- Directed by: Alberto Cavalcanti
- Written by: Alberto Cavalcanti Stuart Legg
- Story by: Humphrey Jennings
- Produced by: John Grierson
- Starring: J. M Reeves Majorie Fone June Godfrey
- Cinematography: John Taylor
- Edited by: Richard McNaughton
- Music by: Walter Leigh
- Production company: GPO Film Unit
- Release date: 1934;
- Running time: 29 minutes
- Country: United Kingdom
- Language: English

= Pett and Pott =

Pett and Pott (subtitled A Fairy Story of the Suburbs) is a 1934 British short film directed by Alberto Cavalcanti and produced by John Grierson under the auspices of the GPO Film Unit. It was written by Cavalcanti and Stuart Legg.

==Synopsis==
In suburbia, Mrs Pett is seen using the house's telephone for transactions and personal calls. Mrs Pott prefers to invest her money in a maid. As she trudges up steps with heavy shopping, the calendar flicks through the days, while the same image is shown over a monotonous drum beat. The maid invites a friend round and the two of them begin to steal from the Potts' household. The noises they make alert the Petts' daughter, who uses the telephone to call the police. In court the Potts are condemned for their decadent behaviour, whilst the Petts – and the telephone – are praised.

== Production ==

Made to promote wider use of the telephone, Pett and Pott is a satirical comedy based around two contrasting suburban families who live next door to each other. While virtuous Mrs Pett looks after the home and tends to her children, decadent Mrs Pott prefers to idle in her chair reading a saucy book.

Cavalcanti had established a name for himself making avant-garde films in the 1930s. and managed to smuggle a number of sound and visual experiments into a rather light storyline. The first 'experimental' sequence occurs when we see Mr Pett (a solicitor) and Mr Pott (a debt collector) on the train with other businessmen dressed in identical suits and bowler hats. In another, Mrs Pott is seen becoming a slave to her own maid. A close-up of a newspaper headline 'Another Suburban Burglary', is followed by a cut to a woman awaking in her bed screaming – her scream merging with the noise of a train going through a tunnel.

==Cast==
- J. M. Reeves as Mr Petter
- Majorie Fone as Mrs Petter
- June Godfrey as Polly Pett
- Bruce Winston as the judge
- Eric Hudson as Mr Pott
- Barbara Nixon as Mrs Pott
- Jack Scott as the burglar
- Alberto Calvalcanti as J. Leviticus
- Humphrey Jennings as grocer
- Stuart Legg as Admiral
- Basil Wright as vicar
- Valeska Gert

== Reception ==
In 1977, The Monthly Film Bulletin wrote: "The film was conceived as an exercise to familiarise GPO staff with their new sound equipment at Blackheath: the soundtrack was recorded first and images had to be found to fit. Inevitably, the results seem much less experimental now. ... The film's most striking aspect now is its use of fantasy to put over the vague propaganda message about the boundless benefits to be obtained from a telephone. As in Went the Day Well?, Cavalcanti views English life with the sharp eyes of a foreign observer, and one experienced in viewing ordinary events from a surreal perspective (the presence of Valeska Gert, playing the maid, reinforces the connections with the director's avant-garde days in France; originally Catherine Hessling was to take the part with Gert as Mrs. Pott). ... Yet the need to match up with the soundtrack acts as a brake on the fantasy. In other Cavalcanti jeux d'esprit the camerawork and editing boost the conceits, but here the actors bear much of the burden unaided."

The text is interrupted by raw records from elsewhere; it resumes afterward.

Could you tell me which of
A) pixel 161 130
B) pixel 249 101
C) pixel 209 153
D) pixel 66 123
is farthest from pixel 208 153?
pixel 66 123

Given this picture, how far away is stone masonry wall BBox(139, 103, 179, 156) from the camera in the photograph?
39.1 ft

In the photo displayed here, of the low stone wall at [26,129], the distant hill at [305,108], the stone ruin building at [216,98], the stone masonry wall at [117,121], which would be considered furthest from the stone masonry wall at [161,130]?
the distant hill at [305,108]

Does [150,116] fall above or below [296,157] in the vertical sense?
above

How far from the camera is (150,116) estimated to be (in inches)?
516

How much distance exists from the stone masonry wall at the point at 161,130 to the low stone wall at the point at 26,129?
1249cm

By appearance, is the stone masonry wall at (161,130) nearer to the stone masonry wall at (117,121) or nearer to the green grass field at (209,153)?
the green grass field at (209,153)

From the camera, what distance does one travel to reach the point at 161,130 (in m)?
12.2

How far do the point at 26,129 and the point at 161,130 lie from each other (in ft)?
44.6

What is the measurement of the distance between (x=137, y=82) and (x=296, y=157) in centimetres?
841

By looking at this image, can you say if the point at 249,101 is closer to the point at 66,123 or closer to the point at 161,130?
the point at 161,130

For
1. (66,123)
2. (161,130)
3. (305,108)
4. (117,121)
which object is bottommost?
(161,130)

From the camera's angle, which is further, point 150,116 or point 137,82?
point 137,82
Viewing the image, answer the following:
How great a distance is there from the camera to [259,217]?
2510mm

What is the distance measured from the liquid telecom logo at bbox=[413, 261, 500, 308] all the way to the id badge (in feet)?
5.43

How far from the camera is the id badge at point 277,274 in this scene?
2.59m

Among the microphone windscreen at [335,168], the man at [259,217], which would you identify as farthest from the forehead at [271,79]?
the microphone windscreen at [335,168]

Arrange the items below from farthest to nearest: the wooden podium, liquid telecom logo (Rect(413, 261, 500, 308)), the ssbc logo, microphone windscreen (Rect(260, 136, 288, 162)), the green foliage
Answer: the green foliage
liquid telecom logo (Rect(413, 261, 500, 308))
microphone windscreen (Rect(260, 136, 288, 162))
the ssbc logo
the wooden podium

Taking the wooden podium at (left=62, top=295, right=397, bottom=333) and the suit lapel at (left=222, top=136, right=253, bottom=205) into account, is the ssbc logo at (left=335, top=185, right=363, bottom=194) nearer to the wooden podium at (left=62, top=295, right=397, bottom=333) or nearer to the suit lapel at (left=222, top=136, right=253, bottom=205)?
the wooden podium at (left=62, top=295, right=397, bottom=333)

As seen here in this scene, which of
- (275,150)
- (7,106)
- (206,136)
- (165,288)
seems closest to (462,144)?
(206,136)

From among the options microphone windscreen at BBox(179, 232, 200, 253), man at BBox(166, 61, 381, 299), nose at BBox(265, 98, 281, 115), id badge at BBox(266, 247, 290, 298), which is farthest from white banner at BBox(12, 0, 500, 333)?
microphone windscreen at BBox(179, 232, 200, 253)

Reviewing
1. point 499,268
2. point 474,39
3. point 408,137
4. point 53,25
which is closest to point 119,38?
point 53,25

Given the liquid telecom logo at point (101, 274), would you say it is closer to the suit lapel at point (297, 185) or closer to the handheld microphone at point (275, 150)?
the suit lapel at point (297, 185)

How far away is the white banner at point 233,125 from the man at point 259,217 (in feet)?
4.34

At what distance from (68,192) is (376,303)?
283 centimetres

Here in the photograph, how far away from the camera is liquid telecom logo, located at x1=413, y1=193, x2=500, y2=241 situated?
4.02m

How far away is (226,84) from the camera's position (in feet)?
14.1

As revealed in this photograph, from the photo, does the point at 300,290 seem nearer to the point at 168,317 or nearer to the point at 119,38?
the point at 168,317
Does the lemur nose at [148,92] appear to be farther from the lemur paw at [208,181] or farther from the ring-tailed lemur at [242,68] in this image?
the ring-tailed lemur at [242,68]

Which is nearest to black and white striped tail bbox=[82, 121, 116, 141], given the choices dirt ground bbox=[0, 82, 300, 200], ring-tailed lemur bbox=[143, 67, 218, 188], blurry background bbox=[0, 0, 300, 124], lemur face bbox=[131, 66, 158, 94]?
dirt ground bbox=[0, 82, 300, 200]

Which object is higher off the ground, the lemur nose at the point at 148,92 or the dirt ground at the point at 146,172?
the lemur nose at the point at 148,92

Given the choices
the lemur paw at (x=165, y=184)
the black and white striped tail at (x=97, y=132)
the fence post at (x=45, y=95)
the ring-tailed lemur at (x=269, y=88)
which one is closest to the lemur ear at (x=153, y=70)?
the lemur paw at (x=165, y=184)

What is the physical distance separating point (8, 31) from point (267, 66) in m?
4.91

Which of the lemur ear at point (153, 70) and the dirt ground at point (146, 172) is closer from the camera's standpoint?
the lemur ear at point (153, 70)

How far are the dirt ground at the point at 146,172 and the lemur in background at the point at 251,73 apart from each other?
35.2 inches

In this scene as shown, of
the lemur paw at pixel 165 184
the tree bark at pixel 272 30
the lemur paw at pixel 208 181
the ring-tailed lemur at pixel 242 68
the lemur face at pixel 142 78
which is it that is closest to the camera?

Time Out wrote: If you can imagine Un Chien Andalou reworked by Gilbert and Sullivan, you'll have the flavour of this unlikely product of the Grierson-supervised GPO Film Unit. Subtitled 'A fairy story of the suburbs', it's a satirical-ironical-irrational reverie, which contrasts the virtuous Pett family (who have a phone) with the disgraceful Potts (who don't). The latter are gleefully portrayed as the embodiment of everything un-suburban, with their libidinous continental ways and laxity with the hired help. Made for a pittance, it's radical, fun and probably left its sponsors aghast."

==Home media==
This film is included in the BFI DVD compilation Addressing The Nation: The GPO Film Unit Collection Volume 1.